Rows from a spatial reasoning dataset
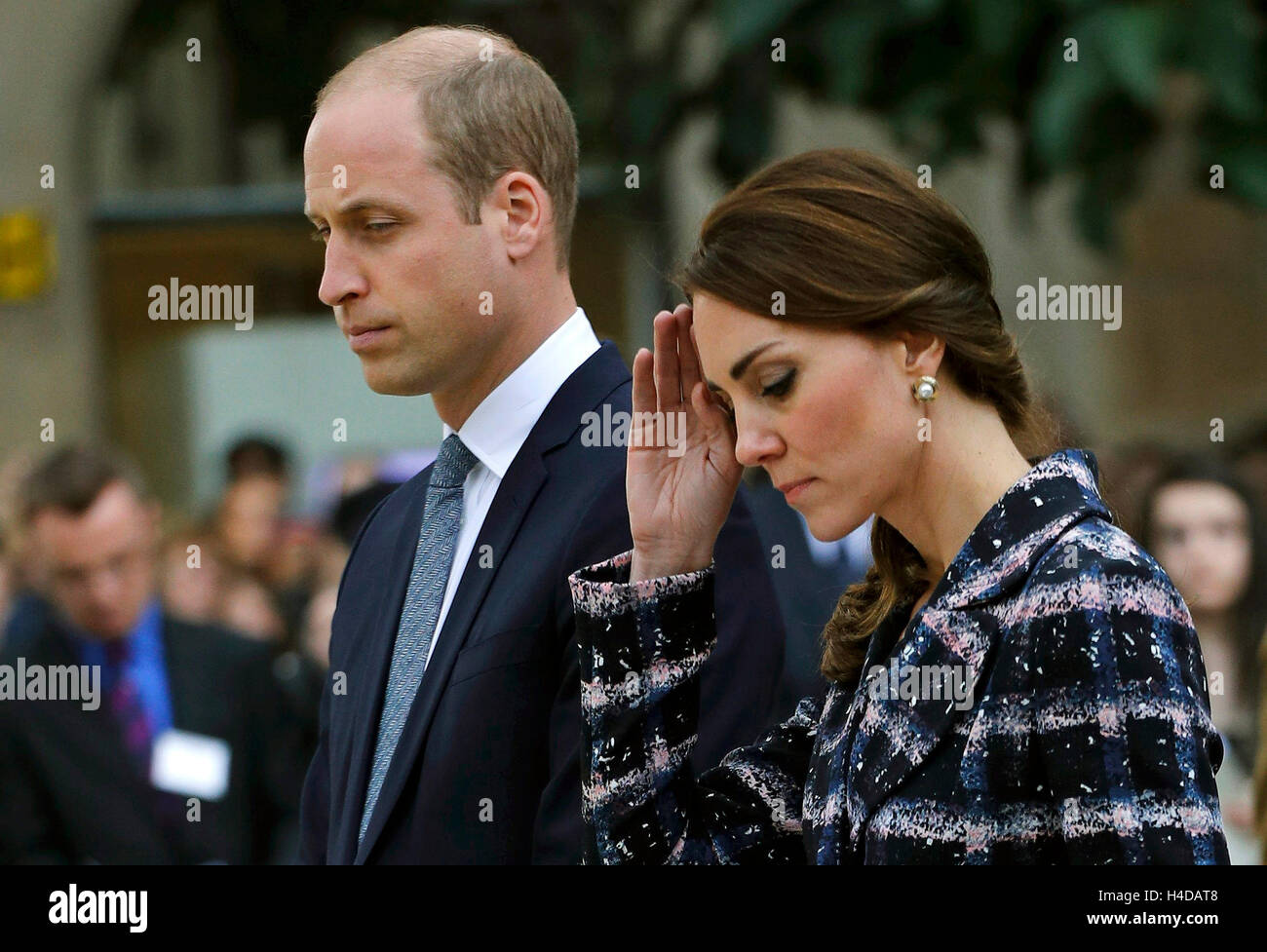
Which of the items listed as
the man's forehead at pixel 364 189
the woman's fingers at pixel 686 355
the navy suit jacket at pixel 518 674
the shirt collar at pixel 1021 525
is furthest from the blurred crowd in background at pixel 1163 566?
the man's forehead at pixel 364 189

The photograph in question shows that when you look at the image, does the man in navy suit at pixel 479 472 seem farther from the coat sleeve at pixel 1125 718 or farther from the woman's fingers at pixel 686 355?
the coat sleeve at pixel 1125 718

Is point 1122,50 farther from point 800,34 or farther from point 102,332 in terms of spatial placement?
point 102,332

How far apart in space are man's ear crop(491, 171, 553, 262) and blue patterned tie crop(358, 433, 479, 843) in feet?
0.90

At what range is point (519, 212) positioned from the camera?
7.88 feet

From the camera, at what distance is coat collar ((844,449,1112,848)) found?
198cm

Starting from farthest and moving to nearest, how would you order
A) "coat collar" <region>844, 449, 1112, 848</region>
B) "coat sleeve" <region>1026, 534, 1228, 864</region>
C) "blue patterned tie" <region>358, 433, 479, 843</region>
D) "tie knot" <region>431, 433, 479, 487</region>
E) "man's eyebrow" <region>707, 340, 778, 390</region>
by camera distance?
1. "tie knot" <region>431, 433, 479, 487</region>
2. "blue patterned tie" <region>358, 433, 479, 843</region>
3. "man's eyebrow" <region>707, 340, 778, 390</region>
4. "coat collar" <region>844, 449, 1112, 848</region>
5. "coat sleeve" <region>1026, 534, 1228, 864</region>

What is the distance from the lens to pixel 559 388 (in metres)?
2.41

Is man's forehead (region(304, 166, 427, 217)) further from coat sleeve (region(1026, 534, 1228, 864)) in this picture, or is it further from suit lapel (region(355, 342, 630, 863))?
coat sleeve (region(1026, 534, 1228, 864))

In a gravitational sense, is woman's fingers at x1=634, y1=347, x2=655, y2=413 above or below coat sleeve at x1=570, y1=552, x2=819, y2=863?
above

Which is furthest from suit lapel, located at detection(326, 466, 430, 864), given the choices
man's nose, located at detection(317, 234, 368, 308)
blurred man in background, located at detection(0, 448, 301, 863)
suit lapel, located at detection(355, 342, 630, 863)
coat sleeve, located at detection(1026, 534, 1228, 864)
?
blurred man in background, located at detection(0, 448, 301, 863)

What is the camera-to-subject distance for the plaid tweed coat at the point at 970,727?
1.83 metres

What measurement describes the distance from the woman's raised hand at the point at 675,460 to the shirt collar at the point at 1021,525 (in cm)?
34

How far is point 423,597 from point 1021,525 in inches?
31.0

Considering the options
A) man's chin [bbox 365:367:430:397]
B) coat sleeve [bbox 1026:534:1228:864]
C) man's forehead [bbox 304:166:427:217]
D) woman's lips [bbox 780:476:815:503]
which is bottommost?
coat sleeve [bbox 1026:534:1228:864]
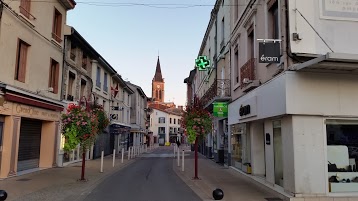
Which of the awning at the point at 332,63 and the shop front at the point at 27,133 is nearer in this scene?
the awning at the point at 332,63

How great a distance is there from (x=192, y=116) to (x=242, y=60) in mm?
3448

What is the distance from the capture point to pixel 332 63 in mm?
8078

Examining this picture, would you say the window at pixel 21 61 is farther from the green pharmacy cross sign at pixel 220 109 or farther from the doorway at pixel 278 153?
the doorway at pixel 278 153

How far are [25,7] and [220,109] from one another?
10570mm

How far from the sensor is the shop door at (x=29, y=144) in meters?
15.0

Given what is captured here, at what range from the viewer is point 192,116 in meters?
14.5

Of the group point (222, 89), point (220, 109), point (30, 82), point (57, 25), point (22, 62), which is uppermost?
point (57, 25)

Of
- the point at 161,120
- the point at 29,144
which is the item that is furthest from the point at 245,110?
the point at 161,120

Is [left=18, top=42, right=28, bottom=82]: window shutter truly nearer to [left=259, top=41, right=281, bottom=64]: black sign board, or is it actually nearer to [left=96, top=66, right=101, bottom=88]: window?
[left=259, top=41, right=281, bottom=64]: black sign board

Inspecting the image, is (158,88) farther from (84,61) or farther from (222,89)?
(222,89)

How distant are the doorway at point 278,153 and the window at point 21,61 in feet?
35.7

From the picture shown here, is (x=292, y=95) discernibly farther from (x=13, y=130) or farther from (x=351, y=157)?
(x=13, y=130)

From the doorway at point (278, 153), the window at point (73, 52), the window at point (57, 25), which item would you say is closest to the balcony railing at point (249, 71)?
the doorway at point (278, 153)

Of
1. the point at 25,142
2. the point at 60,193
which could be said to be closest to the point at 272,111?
the point at 60,193
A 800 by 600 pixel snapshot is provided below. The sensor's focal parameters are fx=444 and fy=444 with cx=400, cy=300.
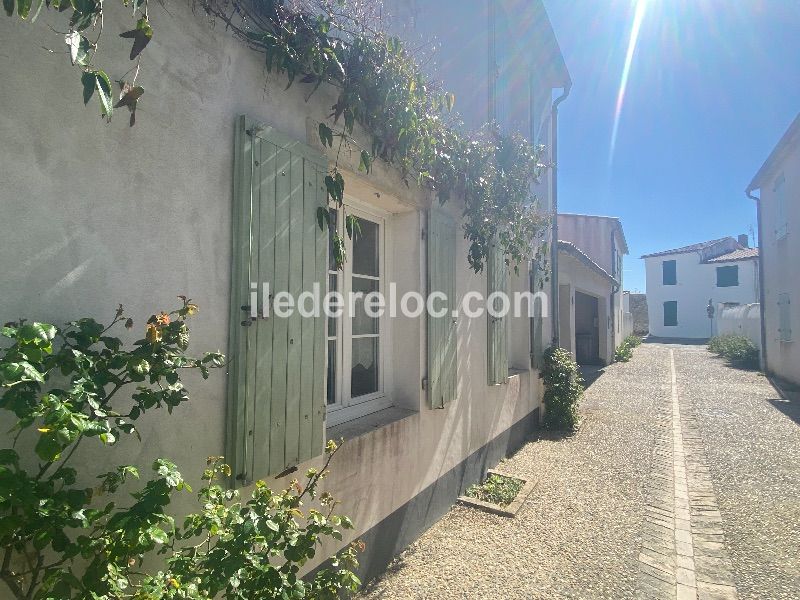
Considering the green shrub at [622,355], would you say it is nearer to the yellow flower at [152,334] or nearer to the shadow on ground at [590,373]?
the shadow on ground at [590,373]

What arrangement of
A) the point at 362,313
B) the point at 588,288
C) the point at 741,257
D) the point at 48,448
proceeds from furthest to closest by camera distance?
the point at 741,257, the point at 588,288, the point at 362,313, the point at 48,448

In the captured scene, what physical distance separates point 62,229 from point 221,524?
118 centimetres

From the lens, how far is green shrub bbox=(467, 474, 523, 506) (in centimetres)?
431

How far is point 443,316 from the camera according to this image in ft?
12.9

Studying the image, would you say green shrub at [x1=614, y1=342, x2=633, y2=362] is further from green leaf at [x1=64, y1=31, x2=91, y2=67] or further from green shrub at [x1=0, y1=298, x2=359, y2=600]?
green leaf at [x1=64, y1=31, x2=91, y2=67]

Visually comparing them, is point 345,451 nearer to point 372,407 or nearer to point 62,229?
point 372,407

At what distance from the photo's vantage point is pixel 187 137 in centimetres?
197

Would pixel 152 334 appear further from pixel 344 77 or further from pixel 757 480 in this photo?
pixel 757 480

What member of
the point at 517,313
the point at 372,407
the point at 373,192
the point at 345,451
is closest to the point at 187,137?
the point at 373,192

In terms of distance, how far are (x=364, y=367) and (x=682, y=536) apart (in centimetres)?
300

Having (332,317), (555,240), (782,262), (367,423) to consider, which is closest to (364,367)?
(367,423)

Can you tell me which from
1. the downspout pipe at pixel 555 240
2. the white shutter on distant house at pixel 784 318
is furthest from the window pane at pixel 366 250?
the white shutter on distant house at pixel 784 318

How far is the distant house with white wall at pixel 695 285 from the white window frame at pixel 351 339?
3126cm

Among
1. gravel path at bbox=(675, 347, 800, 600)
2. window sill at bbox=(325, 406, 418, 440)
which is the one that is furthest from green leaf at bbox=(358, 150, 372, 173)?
gravel path at bbox=(675, 347, 800, 600)
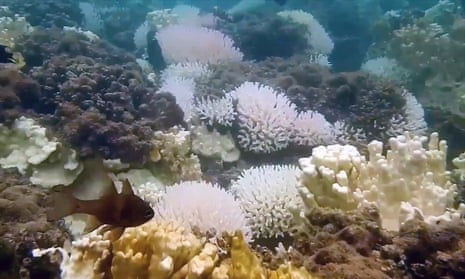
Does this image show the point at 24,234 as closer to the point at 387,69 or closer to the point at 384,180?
the point at 384,180

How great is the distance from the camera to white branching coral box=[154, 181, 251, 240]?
3.41 m

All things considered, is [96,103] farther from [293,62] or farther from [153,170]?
[293,62]

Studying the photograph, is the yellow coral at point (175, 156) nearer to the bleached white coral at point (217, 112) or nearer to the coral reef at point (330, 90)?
the bleached white coral at point (217, 112)

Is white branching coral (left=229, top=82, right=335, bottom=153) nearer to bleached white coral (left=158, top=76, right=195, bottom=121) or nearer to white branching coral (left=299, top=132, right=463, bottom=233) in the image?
bleached white coral (left=158, top=76, right=195, bottom=121)

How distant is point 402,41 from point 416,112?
4522 millimetres

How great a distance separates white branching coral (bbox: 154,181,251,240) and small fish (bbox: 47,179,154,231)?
50.0 inches

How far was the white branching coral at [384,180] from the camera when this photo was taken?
3254mm

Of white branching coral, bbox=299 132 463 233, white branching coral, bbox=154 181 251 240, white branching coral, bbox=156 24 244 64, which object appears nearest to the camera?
white branching coral, bbox=299 132 463 233

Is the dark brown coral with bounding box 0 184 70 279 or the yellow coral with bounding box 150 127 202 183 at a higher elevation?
the yellow coral with bounding box 150 127 202 183

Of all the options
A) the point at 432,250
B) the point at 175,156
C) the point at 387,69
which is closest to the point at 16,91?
the point at 175,156

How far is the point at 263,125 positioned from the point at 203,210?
221 cm

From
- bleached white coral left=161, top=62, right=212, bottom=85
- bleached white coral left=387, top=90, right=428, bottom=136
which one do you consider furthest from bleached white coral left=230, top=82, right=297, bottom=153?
bleached white coral left=161, top=62, right=212, bottom=85

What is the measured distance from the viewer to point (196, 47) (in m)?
9.09

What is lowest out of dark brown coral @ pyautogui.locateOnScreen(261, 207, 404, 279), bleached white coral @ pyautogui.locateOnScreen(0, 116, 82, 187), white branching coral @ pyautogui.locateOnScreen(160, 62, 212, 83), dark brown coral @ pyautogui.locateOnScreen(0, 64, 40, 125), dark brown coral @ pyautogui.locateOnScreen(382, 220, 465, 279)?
bleached white coral @ pyautogui.locateOnScreen(0, 116, 82, 187)
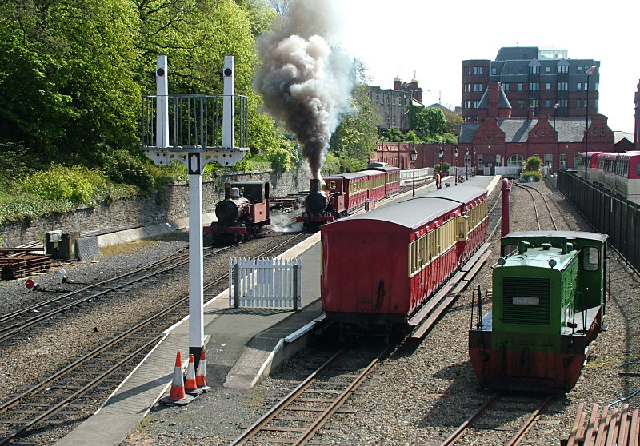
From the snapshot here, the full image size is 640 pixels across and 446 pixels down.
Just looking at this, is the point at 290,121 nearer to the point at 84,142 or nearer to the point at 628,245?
the point at 84,142

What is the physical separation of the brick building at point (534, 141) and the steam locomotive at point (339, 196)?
48.4 m

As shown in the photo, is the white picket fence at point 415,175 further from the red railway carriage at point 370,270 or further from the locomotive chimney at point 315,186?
the red railway carriage at point 370,270

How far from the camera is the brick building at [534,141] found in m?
94.9

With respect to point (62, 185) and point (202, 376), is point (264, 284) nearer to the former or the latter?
point (202, 376)

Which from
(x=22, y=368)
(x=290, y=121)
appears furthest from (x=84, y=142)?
(x=22, y=368)

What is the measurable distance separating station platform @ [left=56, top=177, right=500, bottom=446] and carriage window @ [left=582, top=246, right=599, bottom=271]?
5272 mm

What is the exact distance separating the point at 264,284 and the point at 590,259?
23.0 feet

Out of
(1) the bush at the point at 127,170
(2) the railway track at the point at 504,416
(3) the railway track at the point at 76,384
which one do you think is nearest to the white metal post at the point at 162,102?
Result: (3) the railway track at the point at 76,384

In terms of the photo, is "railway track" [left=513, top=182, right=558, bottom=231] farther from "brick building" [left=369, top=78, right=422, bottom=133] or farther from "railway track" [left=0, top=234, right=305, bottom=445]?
"brick building" [left=369, top=78, right=422, bottom=133]

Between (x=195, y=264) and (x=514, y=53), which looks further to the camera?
(x=514, y=53)

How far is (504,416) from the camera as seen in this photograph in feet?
36.5

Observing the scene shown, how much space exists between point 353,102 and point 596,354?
196 feet

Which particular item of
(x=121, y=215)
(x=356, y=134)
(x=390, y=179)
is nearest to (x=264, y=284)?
(x=121, y=215)

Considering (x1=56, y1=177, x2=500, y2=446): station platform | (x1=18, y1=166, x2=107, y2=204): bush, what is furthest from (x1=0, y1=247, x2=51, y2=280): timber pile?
(x1=56, y1=177, x2=500, y2=446): station platform
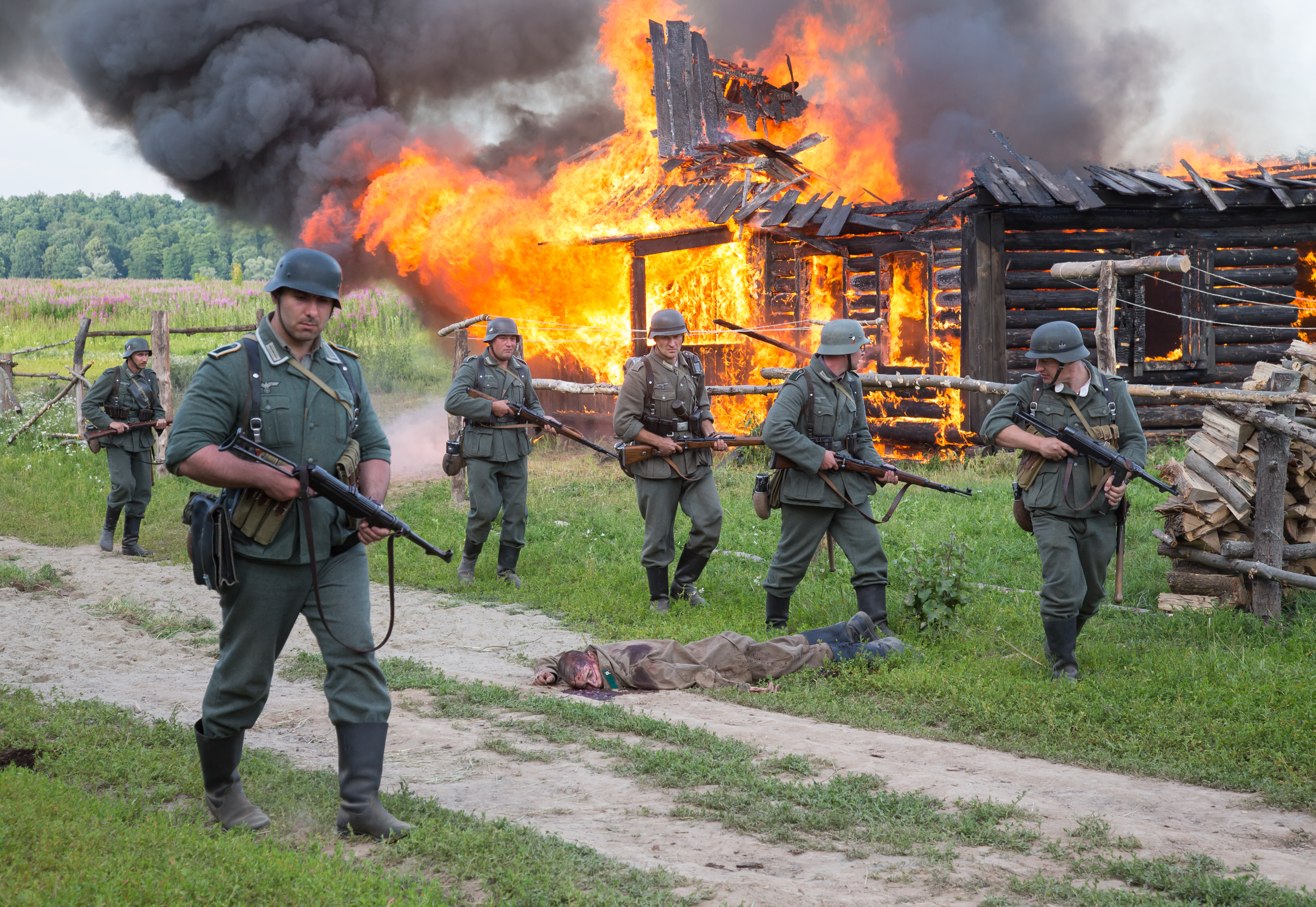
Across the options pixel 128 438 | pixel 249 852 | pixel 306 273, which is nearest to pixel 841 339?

## Exercise instructions
Set down exactly and only the lines from the line that contains "In terms of the" through the last line of the entries above, with both of those lines included and the pictures left out.

## Full output
In terms of the photo, is "railway track" [left=513, top=182, right=558, bottom=231] farther from "brick building" [left=369, top=78, right=422, bottom=133] or farther from "railway track" [left=0, top=234, right=305, bottom=445]?
"brick building" [left=369, top=78, right=422, bottom=133]

Between (x=195, y=264) and (x=514, y=53), which looks further to the camera?
(x=514, y=53)

How far is (504,416) from the camera as seen in this photograph in feet?
36.5

Observing the scene shown, how much space exists between point 353,102 and point 596,354?
196 feet

Which particular item of
(x=121, y=215)
(x=356, y=134)
(x=390, y=179)
is nearest to (x=264, y=284)?
(x=121, y=215)

Considering (x1=56, y1=177, x2=500, y2=446): station platform | (x1=18, y1=166, x2=107, y2=204): bush, what is furthest from (x1=0, y1=247, x2=51, y2=280): timber pile?
(x1=56, y1=177, x2=500, y2=446): station platform
Across the options pixel 128 438 | pixel 249 852 | pixel 306 273, which is nearest to pixel 841 339?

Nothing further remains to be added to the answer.